Loading values into r0 and r1 is the equivalent of passing a parameter - the subroutine documentation tells you that r0 must contain the address of x and r1 contains the address of y. These registers are arbitrary, and any could be used for this. There are more sophisticated methods for passing parameters to subroutines that are covered in later labs.

The subroutine call is executed with the bl (Branch Link) instruction. Immediately before any line is executed, register pc (Program Counter), contains the address of the line. In this case, the pc contains the address 1008, the address of the bl instruction:

and the bl instruction contains the address 1010, the address of the swap subroutine.
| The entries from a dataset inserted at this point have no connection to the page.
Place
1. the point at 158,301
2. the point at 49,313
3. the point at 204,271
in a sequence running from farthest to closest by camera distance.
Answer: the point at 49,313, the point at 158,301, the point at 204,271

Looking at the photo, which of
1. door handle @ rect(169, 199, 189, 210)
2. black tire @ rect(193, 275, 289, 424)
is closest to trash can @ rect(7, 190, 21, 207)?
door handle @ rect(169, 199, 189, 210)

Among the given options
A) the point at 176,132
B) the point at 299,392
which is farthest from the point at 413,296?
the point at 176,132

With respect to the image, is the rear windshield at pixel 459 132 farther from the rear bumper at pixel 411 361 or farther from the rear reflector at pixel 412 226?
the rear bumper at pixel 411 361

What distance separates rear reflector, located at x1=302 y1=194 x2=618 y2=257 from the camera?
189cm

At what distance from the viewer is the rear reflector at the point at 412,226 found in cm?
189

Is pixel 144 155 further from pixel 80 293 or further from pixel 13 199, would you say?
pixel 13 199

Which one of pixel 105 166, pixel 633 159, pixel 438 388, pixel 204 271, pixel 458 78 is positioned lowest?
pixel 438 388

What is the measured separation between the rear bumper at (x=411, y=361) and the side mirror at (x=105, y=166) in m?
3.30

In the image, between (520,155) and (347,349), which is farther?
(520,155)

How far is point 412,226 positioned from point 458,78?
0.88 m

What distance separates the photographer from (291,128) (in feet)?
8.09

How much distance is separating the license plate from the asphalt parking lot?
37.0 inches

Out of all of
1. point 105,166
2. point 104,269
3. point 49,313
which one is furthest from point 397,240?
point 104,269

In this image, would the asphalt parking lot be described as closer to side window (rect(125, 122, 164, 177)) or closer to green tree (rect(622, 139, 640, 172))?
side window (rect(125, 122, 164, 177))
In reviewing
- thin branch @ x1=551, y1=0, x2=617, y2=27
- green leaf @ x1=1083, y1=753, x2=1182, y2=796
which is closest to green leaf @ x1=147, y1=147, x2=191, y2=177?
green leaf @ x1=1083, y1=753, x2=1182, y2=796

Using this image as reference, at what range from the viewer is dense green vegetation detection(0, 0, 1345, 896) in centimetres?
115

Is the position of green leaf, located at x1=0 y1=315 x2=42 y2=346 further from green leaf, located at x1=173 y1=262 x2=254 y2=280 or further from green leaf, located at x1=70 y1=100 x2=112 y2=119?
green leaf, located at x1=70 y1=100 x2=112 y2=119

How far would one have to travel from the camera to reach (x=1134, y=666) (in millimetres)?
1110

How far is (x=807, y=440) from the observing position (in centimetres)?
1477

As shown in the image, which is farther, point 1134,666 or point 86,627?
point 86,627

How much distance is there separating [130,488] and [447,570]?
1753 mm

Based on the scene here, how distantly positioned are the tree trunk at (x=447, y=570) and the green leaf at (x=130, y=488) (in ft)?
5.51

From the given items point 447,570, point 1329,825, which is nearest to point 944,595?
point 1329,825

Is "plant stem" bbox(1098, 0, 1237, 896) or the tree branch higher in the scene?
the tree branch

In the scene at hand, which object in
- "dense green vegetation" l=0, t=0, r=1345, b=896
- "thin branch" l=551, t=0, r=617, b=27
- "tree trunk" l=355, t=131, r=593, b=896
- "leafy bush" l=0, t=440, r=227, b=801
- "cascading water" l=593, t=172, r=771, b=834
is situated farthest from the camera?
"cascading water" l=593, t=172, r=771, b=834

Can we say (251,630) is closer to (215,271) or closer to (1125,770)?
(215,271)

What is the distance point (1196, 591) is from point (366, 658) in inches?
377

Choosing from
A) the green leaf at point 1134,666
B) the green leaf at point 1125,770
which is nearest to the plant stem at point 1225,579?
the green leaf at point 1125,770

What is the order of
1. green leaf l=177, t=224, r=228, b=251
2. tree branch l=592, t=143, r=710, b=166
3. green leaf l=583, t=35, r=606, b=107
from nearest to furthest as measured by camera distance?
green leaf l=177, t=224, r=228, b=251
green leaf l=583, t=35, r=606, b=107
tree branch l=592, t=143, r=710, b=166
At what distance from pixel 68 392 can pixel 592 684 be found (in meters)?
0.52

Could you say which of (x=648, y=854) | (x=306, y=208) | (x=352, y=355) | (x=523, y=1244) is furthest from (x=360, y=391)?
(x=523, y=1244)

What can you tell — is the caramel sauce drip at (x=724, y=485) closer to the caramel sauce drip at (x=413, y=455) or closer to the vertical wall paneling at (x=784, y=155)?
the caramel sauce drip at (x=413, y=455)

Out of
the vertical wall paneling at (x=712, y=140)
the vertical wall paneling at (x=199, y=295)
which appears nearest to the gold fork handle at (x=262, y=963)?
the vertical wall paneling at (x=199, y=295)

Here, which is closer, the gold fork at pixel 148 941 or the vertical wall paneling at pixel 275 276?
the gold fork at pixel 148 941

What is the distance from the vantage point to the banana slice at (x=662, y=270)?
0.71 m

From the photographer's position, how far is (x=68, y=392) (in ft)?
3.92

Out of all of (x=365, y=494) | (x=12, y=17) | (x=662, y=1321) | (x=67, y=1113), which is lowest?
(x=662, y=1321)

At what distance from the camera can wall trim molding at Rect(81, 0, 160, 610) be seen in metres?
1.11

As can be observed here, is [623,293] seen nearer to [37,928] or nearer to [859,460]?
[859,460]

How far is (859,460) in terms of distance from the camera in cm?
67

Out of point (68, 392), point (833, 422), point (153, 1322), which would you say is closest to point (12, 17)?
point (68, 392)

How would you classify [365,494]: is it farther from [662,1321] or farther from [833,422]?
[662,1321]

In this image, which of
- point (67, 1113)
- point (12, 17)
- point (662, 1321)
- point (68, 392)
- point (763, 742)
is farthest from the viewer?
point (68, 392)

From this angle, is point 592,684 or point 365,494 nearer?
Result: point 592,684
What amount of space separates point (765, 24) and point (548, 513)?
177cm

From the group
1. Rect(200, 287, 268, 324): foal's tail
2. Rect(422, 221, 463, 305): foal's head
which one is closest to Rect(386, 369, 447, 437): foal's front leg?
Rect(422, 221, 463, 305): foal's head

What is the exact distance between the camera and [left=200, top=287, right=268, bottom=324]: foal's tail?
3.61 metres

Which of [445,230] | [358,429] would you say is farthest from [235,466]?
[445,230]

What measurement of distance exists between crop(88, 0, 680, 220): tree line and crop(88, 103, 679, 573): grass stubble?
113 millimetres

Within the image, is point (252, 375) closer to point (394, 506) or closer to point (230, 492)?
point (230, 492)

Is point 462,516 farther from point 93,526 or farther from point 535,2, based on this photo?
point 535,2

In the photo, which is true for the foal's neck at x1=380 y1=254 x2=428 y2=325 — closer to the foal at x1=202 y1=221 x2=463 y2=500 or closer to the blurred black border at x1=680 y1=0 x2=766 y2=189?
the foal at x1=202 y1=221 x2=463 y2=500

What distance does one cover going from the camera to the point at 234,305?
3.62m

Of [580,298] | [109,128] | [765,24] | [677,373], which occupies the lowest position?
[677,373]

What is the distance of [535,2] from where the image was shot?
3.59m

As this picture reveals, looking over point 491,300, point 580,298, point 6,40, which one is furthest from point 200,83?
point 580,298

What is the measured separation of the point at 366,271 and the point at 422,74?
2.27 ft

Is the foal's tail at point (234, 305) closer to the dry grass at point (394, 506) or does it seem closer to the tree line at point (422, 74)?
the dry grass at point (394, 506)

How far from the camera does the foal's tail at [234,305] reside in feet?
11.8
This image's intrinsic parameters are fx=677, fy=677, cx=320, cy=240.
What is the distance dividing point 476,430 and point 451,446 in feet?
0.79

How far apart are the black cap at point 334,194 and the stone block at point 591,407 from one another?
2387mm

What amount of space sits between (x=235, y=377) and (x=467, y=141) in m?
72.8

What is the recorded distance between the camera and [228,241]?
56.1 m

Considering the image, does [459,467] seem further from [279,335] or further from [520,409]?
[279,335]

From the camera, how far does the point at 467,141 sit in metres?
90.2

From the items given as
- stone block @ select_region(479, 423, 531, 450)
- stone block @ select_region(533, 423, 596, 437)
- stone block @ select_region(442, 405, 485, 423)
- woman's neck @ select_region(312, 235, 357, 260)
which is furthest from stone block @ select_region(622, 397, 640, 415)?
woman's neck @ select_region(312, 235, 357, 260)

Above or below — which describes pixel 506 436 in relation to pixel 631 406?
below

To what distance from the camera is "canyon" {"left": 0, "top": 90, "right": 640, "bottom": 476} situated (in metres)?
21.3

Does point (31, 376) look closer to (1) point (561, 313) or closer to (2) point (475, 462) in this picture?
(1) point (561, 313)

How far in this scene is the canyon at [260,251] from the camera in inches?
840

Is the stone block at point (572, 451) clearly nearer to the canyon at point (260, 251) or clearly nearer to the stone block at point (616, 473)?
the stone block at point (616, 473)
When the bl instruction is executed, control of the program passes to the line labeled swap. The pc now contains the address of this line, in this case, 1010. However, the program needs to be able to return to the line following the bl instruction once the subroutine has finished. The L (Link) part of the bl instruction instructs the processor to copy the address of the instruction following the bl into Register lr (Link Register). In this case the address 100c is stored in lr:

It is very important that the subroutine do two things:

• Preserve the value of any temporary registers it uses
• Return the program counter to its proper value when finished

Preserving Registers

Registers are preserved by pushing their values onto the system stack. The stack is an area of memory set aside for program use. A typical use is to push values onto it at the start of a subroutine and pop them off when finished. ARM provides instructions for pushing and popping multiple register values at once, which is far simpler than having to deal with the values on the stack one at a time.

The stack pointer is store in the register sp (Stack Pointer). The instructions to push / pop the stack are:

stmfd (STore Memory Full Descending stack)

copies data from a list of registers to the stack

ldmfd (LoaD Memory Full Descending stack)

copies data from the stack to a list of registers

If multiple registers are adjacent, they can be listed in the push and pop with a dash (-) representing the registers in between. For example:

stmfd sp!, {r0, r3, r6}  // Pushes registers r0, r3, and r6
…
stmfd sp!, {r0-r4, lr}       // Pushes registers r0, r1, r2, r3, r4, and lr

Subroutines should thus be written in such a way that any registers that are not actually being used to return values should be preserved. This includes the stack pointer and the stack itself, which must be returned to their original states at the end of the subroutine.

The swap subroutine stores the values of r2, and r3 on the stack with the line:

stmfd  sp!, {r0-r3}

and the stack contains:

When finished, r0 through r3 need to be set back to their original values by being popped off the stack. The following line does this:

// recover temporary registers
ldmfd sp!, {r0-r3}

Note that if a register is being updated, or used to return a value (typically r0 is used for this purpose), then that register is not saved on the stack.

The pc register needs to contain the address of the that followed the bl subroutine call so that the program knows where to continue execution. The following line does this:

bx    lr                 // return from subroutine

The bx lr (Branch and eXchange) instruction copies the contents of lr to the pc register and continues program execution from that line.

Program execution then continues from the address in the pc.

This subroutine call process is not automated as it is in a high-level language like Python. It is up to you as the programmer to make sure the subroutine starts with the proper stmfd and ends with the proper ldmfd and that the pc register is properly reset with the bx instruction.

Forgetting to preserve a register may cause a Function clobbered register(s): error. (Details are found by clicking on the Details link that appears in the simulator Messages dialog box.) Although this warning can be turned off, for this lab at least make sure that you fix the error, rather than ignore it!